— BEGIN Data entries —

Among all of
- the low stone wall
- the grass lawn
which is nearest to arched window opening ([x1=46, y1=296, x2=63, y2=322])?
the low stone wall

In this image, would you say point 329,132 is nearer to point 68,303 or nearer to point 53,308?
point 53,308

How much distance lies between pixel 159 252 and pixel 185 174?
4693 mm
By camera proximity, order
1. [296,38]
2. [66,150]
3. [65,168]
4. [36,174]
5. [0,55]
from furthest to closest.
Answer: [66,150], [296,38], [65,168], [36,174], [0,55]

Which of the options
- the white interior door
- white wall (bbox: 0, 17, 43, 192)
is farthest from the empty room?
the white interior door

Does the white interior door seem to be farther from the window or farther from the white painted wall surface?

— END Data entries —

▶ [What needs to be done]: Quote the lines above word for word, from the first to the last.

▶ [The completed task]:
Among all of
- the low stone wall
- the grass lawn
which is nearest to arched window opening ([x1=46, y1=296, x2=63, y2=322])?
the low stone wall

In this image, would you say point 329,132 is nearer to point 68,303 or nearer to point 53,308?
point 53,308

How much distance lies between pixel 159 252 and pixel 185 174?
4693 mm
By camera proximity, order
1. [296,38]
2. [66,150]
3. [65,168]
4. [36,174]
5. [0,55]
from furthest to closest.
Answer: [66,150], [296,38], [65,168], [36,174], [0,55]

Which of the options
- the white interior door
- white wall (bbox: 0, 17, 43, 192)
is farthest from the empty room?
the white interior door

Does the white interior door seem to be farther from the window or farther from the white painted wall surface?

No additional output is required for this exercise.